The Downfall of UCLA Basketball?

By Marian Hinton

It wasn’t too long ago that the UCLA Bruins were coming off their third straight Final Four appearance under head-coach, Ben Howland. Now, just 4 seasons later, the once-proud basketball program, who is in danger of missing the NCAA Tournament for the second time in three seasons, is trying to figure out what went wrong.

A Sports Illustrated article entitled, “Not the UCLA Way,” hit the internet early today, offering a behind-the-scenes look at what caused the former powerhouse’s fall to mediocrity. The article, which spoke with more than 12 Bruin players and staff members from the last four seasons, claims that the Bruin’s recent demise can be explained, quite simlpy, by Howland’s loss of control.

The article claims that Howland, in his 8th season at UCLA, has recruited “talented but immature” players who have “undermined team discipline and moral.”

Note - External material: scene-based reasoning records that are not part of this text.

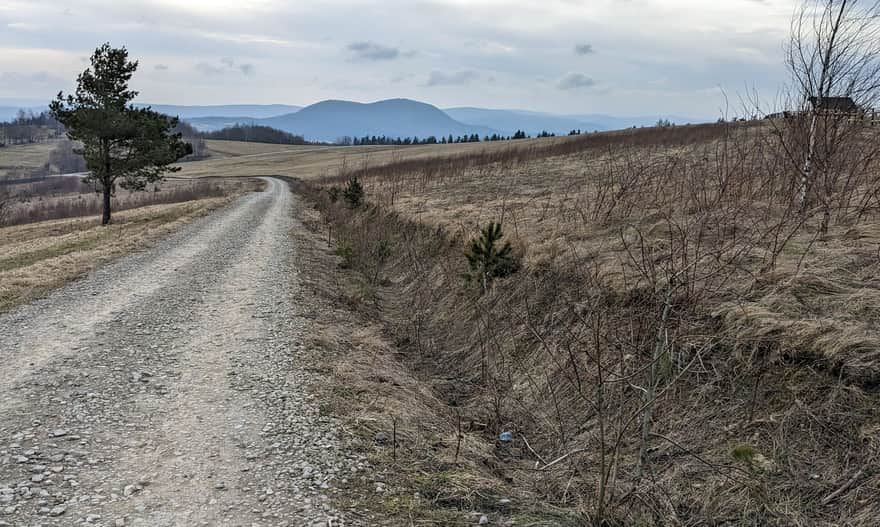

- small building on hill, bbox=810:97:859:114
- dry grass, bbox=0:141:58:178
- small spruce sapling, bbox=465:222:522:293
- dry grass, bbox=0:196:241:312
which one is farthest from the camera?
dry grass, bbox=0:141:58:178

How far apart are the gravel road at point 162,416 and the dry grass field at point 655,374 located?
753mm

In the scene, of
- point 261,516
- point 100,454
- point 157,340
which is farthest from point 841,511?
point 157,340

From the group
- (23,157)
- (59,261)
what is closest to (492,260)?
(59,261)

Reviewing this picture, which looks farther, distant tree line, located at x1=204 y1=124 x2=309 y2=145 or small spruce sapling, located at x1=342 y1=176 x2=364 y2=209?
distant tree line, located at x1=204 y1=124 x2=309 y2=145

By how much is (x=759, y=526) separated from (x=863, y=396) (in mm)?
1374

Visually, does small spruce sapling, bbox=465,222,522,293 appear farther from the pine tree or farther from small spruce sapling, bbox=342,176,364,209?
the pine tree

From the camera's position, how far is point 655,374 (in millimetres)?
3742

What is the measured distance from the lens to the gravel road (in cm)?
383

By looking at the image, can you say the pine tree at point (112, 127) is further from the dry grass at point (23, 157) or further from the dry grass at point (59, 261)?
the dry grass at point (23, 157)

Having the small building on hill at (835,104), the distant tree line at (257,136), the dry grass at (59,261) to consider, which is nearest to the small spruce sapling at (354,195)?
the dry grass at (59,261)

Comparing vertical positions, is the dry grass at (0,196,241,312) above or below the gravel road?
above

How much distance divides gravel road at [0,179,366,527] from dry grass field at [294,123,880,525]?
0.75 m

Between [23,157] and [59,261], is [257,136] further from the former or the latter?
[59,261]

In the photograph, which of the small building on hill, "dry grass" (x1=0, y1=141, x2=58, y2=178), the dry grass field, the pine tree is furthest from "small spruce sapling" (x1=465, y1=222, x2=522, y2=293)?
"dry grass" (x1=0, y1=141, x2=58, y2=178)
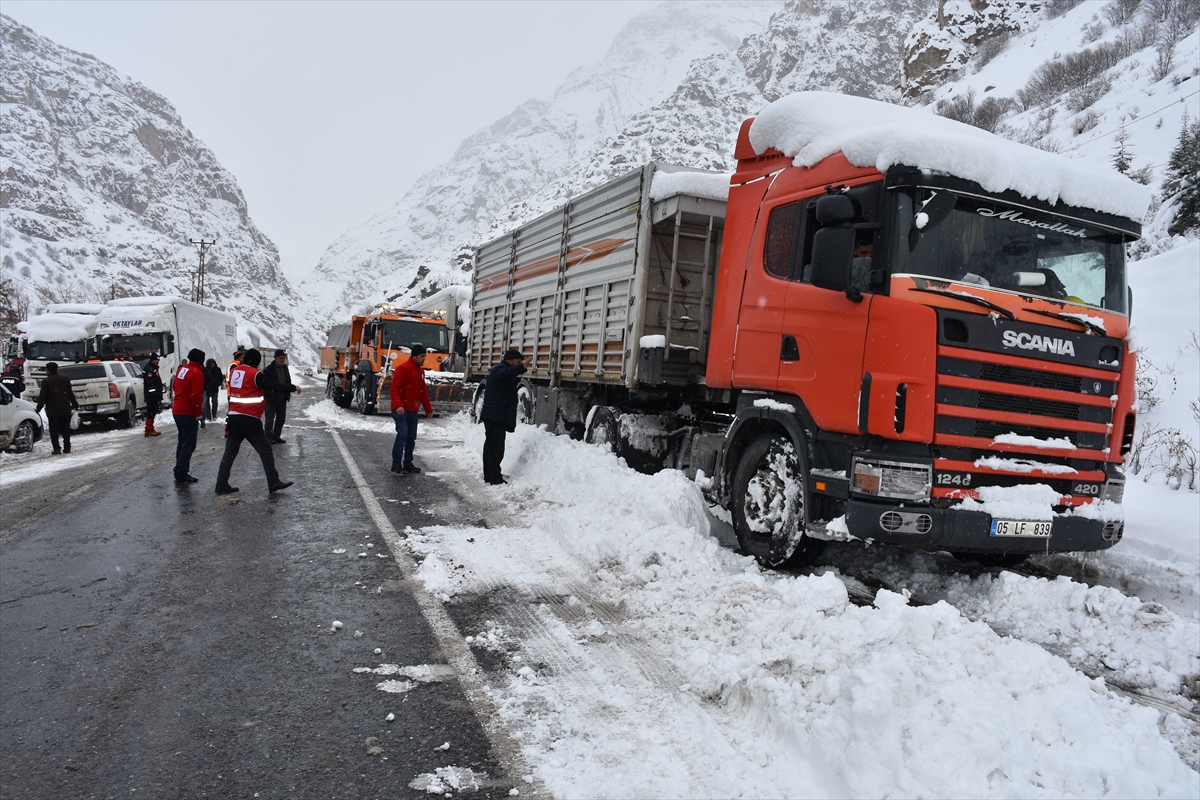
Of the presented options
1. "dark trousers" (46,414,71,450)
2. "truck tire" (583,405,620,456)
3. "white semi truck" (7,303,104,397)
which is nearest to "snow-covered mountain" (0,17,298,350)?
"white semi truck" (7,303,104,397)

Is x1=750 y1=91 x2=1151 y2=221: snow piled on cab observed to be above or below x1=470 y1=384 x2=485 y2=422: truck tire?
above

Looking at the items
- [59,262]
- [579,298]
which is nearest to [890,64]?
[59,262]

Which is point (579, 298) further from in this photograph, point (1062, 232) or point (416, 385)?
point (1062, 232)

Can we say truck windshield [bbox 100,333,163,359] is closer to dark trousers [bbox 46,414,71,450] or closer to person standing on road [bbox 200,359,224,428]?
person standing on road [bbox 200,359,224,428]

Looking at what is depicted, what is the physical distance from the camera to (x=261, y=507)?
765 cm

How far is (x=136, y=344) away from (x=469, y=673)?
74.8ft

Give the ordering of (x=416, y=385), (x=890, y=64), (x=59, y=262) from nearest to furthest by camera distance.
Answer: (x=416, y=385), (x=59, y=262), (x=890, y=64)

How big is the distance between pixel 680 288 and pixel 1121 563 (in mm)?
4584

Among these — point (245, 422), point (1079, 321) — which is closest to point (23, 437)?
point (245, 422)

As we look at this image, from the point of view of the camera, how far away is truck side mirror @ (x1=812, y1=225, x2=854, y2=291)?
15.4 feet

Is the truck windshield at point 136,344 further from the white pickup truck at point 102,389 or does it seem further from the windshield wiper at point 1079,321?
the windshield wiper at point 1079,321

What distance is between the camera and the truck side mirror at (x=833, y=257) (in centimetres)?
468

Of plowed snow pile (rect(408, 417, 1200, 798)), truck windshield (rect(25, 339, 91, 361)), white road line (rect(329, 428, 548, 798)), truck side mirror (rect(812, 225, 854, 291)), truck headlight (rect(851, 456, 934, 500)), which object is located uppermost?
truck side mirror (rect(812, 225, 854, 291))

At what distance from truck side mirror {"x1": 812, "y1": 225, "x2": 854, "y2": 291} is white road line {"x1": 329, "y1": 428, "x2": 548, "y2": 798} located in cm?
318
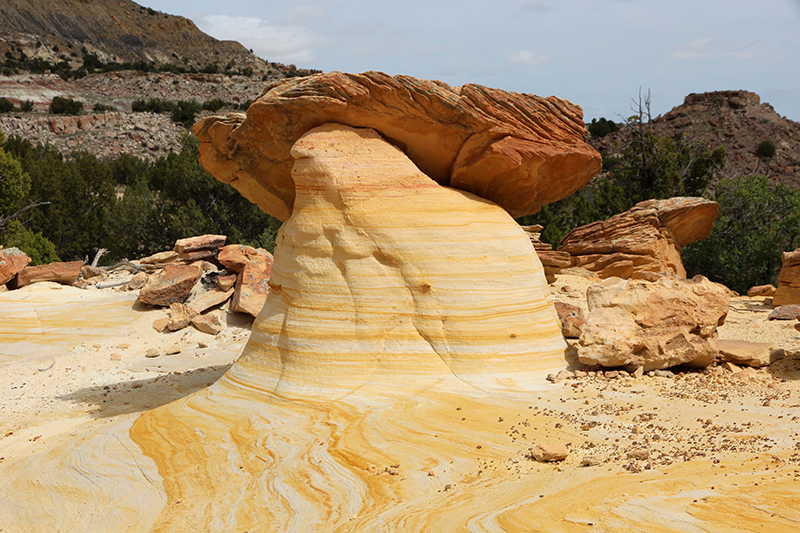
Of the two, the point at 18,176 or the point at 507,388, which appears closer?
the point at 507,388

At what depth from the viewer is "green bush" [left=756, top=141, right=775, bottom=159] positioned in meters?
43.0

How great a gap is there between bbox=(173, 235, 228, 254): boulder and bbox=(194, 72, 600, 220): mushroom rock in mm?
7367

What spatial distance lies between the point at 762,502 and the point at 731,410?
6.42ft

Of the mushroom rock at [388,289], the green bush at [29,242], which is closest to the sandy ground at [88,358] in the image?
the mushroom rock at [388,289]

According to the article, despite Howland’s hands-off approach, the Bruin’s Final Four teams were a close-knit group of players who were self-disciplined, hard-working, and understood what it took to succeed, much like the UCLA teams under legendary coach, John Wooden.

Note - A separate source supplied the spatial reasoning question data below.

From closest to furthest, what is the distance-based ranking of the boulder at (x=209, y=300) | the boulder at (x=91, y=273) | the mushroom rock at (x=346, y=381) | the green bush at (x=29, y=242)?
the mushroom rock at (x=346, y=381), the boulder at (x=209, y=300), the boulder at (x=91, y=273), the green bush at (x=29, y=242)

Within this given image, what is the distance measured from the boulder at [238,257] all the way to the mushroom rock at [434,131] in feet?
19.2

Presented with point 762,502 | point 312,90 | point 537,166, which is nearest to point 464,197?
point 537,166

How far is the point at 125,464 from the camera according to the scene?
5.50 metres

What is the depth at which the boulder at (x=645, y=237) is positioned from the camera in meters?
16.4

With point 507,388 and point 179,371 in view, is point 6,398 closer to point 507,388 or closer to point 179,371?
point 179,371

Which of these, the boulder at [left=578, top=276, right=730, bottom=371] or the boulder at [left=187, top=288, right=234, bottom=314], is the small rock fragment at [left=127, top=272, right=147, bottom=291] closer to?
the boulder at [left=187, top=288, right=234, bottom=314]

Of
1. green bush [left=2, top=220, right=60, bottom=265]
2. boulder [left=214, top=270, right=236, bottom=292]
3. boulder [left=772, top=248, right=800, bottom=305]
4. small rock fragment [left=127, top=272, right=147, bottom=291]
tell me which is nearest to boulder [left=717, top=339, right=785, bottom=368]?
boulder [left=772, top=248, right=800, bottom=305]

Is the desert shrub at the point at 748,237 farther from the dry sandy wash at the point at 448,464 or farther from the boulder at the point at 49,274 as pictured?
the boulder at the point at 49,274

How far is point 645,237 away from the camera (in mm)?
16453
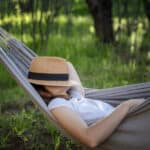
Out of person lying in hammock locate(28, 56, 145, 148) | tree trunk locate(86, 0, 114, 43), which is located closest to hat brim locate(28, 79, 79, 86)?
person lying in hammock locate(28, 56, 145, 148)

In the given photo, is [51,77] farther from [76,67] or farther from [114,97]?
[76,67]

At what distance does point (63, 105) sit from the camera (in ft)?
9.68

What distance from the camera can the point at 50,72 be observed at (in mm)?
3104

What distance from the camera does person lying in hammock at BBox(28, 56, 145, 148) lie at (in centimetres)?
286

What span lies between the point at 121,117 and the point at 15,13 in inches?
125

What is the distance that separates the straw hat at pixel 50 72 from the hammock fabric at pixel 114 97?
0.06 m

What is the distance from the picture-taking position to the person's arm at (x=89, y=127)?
2846mm

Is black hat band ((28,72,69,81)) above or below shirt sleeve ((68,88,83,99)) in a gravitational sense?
above

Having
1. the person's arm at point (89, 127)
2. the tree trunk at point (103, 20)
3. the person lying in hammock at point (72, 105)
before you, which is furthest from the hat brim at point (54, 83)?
the tree trunk at point (103, 20)

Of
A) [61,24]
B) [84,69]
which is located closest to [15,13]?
[84,69]

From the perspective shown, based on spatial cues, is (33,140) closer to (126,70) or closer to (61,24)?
(126,70)

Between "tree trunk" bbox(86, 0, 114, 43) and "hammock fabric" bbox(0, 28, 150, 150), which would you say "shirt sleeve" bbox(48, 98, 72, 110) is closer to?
"hammock fabric" bbox(0, 28, 150, 150)

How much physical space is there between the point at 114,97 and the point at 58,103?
452 mm

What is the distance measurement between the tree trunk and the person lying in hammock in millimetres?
3394
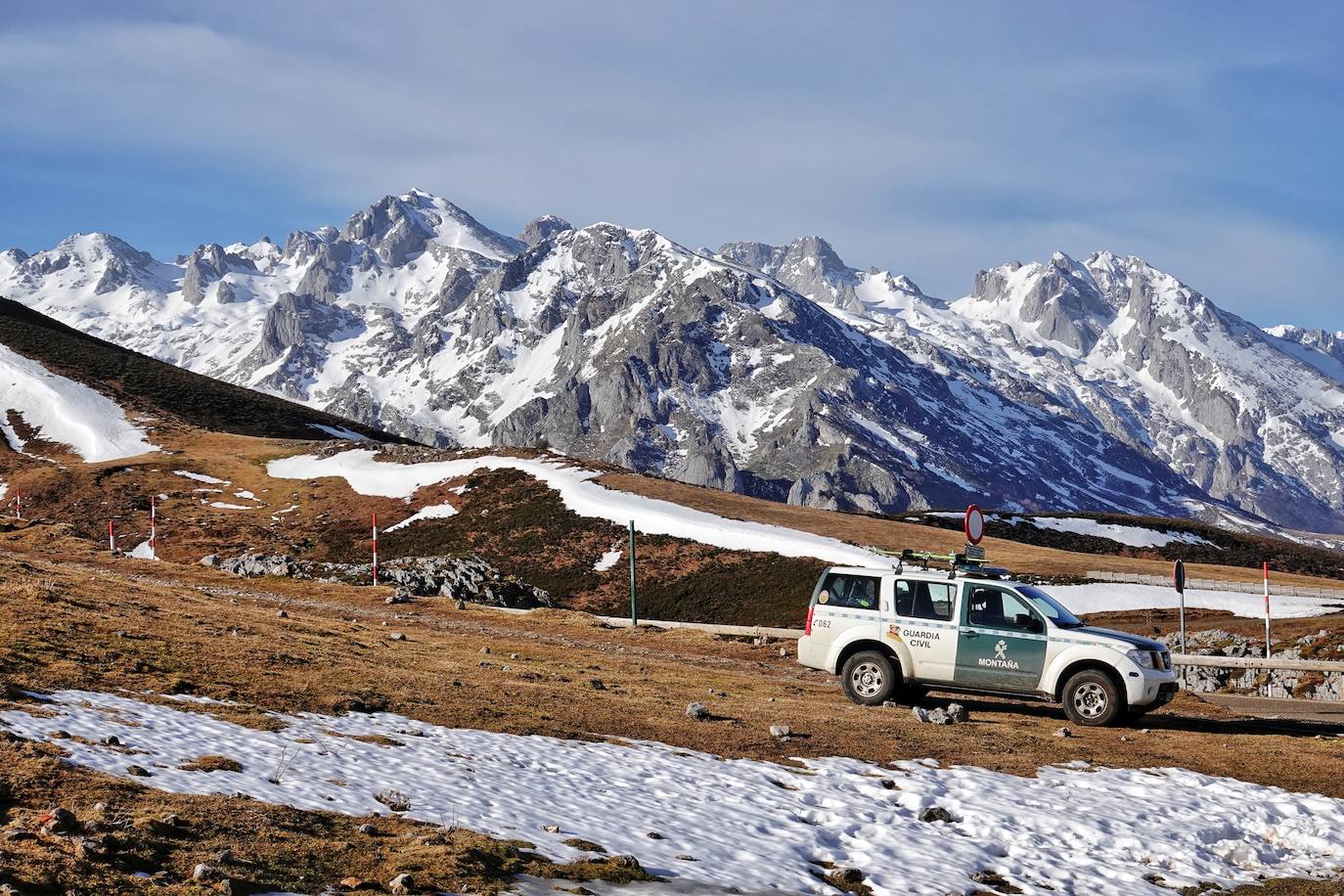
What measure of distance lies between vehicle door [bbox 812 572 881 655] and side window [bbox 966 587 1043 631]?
1.95 m

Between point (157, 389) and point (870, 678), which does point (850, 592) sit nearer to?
point (870, 678)

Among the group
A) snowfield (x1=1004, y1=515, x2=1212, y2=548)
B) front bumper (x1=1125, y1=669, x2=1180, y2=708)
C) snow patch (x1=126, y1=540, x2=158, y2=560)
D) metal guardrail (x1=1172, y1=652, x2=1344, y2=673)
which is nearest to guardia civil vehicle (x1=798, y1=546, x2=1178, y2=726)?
front bumper (x1=1125, y1=669, x2=1180, y2=708)

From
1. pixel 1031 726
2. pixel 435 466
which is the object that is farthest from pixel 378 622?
pixel 435 466

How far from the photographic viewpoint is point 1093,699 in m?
21.9

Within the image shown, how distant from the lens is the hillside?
105 m

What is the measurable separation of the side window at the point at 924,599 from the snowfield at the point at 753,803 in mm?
5640

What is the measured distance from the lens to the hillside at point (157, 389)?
105m

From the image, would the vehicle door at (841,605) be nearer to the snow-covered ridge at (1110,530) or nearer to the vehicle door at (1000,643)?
the vehicle door at (1000,643)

The following year, though they had lost most of their superstars to the NBA or graduation, the future continued to look bright for UCLA with top recruiting classes in the nation coming in.

But things didn’t go as planned, and over the next few seasons, the work ethic that made past UCLA teams so successful began to fade.

And according to the sources, Howland did nothing to stop it.

The former players told Sports Illustrated of various incidents that would occur over the next few seasons, including fighting amongst teammates (both on and off the court), some players not taking the practices seriously, a few players drinking and smoking marijuana (often before practices), and, on one occasion, some players using Ecstasy at an off-campus rave.

While fights in practice may be common, it was the number and intensity of the fights which is most concerning, and according to the article, there were no consequences for behavior that was detrimental to the team.

Two of the players who seemed to cause the most trouble were Drew Gordon and Nelson Reeves. Both were prone to violent outburst when pushed in practice, and the article tells of several of these incidents. Some of the players recall a situation in which Reeves intentionally re-injured the recently surgically impaired shoulder of a teammate, causing him to miss the next several weeks as it healed. Reeves was described as a bully who tried to intimidate others on the team. All of these actions, the article declares, went unpunished.

After reading the Sports Illustrated story, however, one must ask how much blame should be placed on Howland, and how much should be placed on the players who caused the problems themselves? While I certainly see how much, if not most, of the blame lies with the coach, the article doesn’t place enough blame on the players in question, primarily Reeves himself.

After ongoing issues with Howland, and by mutual agreement, Gordon transfered to the University of New Mexico. And though it was much too late, Nelson was dismissed from the team this past December, after several suspensions.

Clearly, both Howland and the players are to blame: the players for causing the problems and Howland for not stopping it sooner.

While Howland did eventually take action against the two players, his biggest problem was waiting too late to take action. Perhaps if he had been more harsh in the beginning, none of this would have happened.

That said, hind-sight is 20/20. The question now is, what will Howland do to get UCLA back to the place where they belong–in the upper echelon of college basketball? An even bigger question–will he even get the chance?